# OPDRACHTEN
1. Beantwoord de volgende vragen over het tekstblok over mixed-use buildings.
(a) Welke stadsontwikkeling ziet de trendforecaster ontstaan?
(b) Van welke verzekeraar was het gebouw van Mix Brussels vroeger het hoofdkantoor?
(c) Wat kun je in de studio's in Mix Brussels doen?
2. Geef uit het tekstblok over mixed-use buildings woordelijk het gedeelte weer dat opent met de woorden met "Trendforecaster Vincent van" en sluit met "ontwikkeling voor horecaondernemers.".

# TEKSTBLOK
▼

Vincent van Dijk: 'Mixed-use buildings zijn interessante trend voor horecaondernemers'

Vincent van Dijk

Vincent van Dijk: 'Mixed-use buildings zijn interessante trend voor horecaondernemers'

Trendforecaster Vincent van Dijk ziet een populaire stadsontwikkeling ontstaan: mixed-use buildings. Wonen, werken, winkelen en wellness in één complex is een oplossing voor veel problemen. Mixed-use buildings zijn dan ook een grote trend en een interessante ontwikkeling voor horecaondernemers.

Het heeft iets futuristisch, als je door het net geopende Mix Brussels loopt. Door de James Bond-achtige hal flaneren hotelgasten met rolkoffers, breedgeschouderde boys met sporttassen, laptoppers met een koffiebeker en zakenlui met badge door elkaar over de grote trappen. Alsof het een ruimteschip is op grote afstand van de aarde, waar mensen een nieuw leven hebben opgebouwd. Maar het is het omgebouwde monumentale hoofdkantoor van verzekeraar Royale Belge, waar kantoren, evenementenlocaties, werkplekken, restaurants, bars, een hotel, een bibliotheek en een reusachtige gym met zwembaden zijn gehuisvest. Ook zijn er studio’s waar je langere tijd kunt wonen.

*De tekst gaat verder onder de foto.

▲

# DATASETFRAGMENTEN
▼

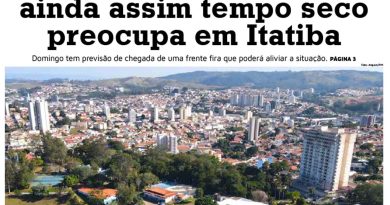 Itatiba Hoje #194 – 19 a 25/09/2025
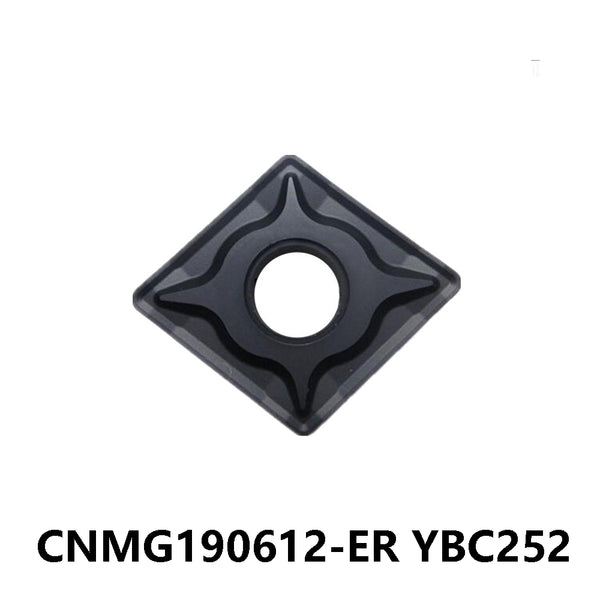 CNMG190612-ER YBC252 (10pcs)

▲
▼

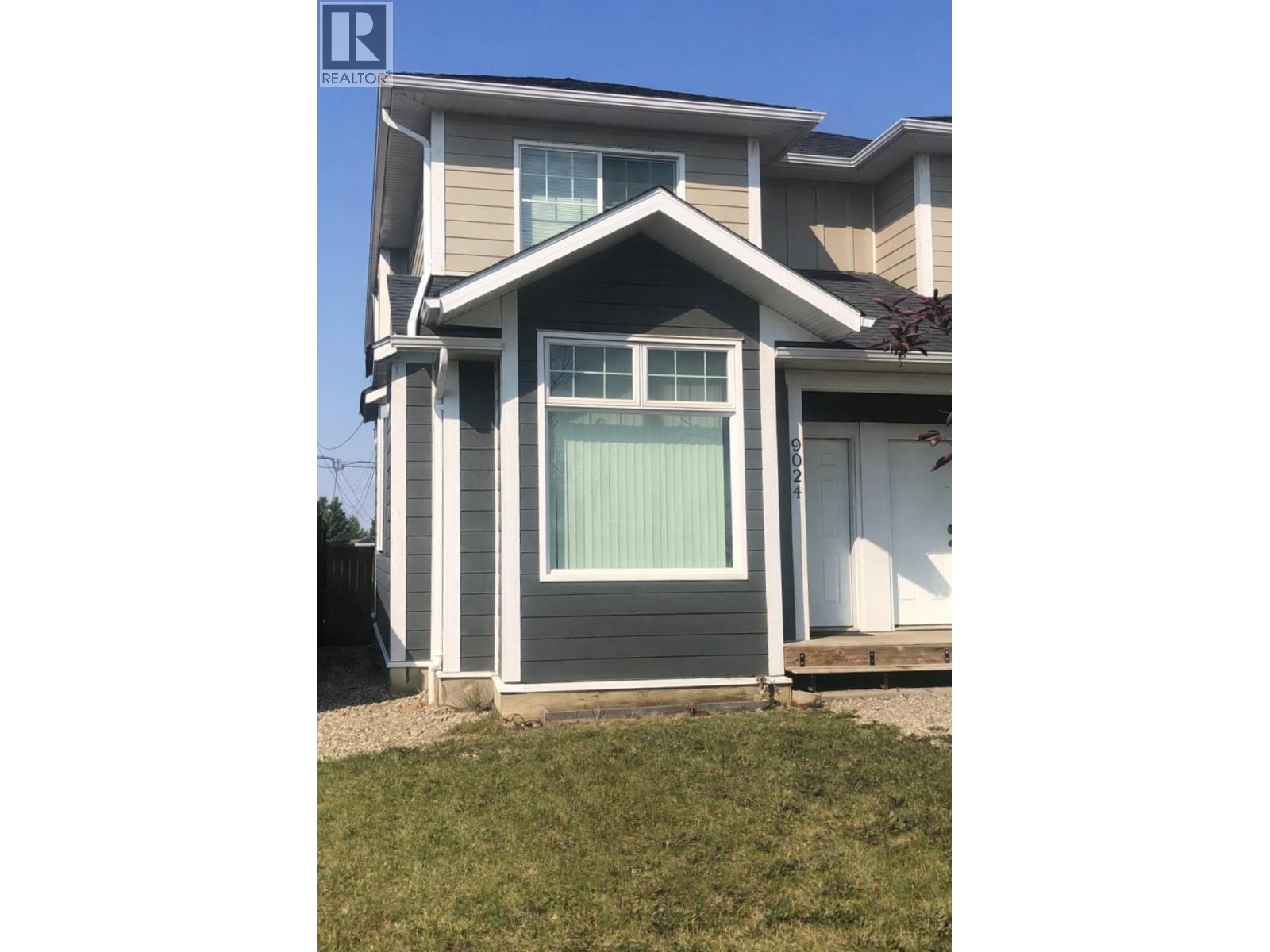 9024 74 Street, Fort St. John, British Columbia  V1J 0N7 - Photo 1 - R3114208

▲
▼

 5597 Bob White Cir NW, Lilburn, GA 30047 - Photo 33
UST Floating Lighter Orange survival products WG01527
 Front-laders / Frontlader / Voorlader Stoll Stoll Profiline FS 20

▲

# ANTWOORDEN
1.
(a) Mixed-use buildings.
(b) Royale Belge.
(c) Je kunt er langere tijd wonen.

2.
Trendforecaster Vincent van Dijk ziet een populaire stadsontwikkeling ontstaan: mixed-use buildings. Wonen, werken, winkelen en wellness in één complex is een oplossing voor veel problemen. Mixed-use buildings zijn dan ook een grote trend en een interessante ontwikkeling voor horecaondernemers.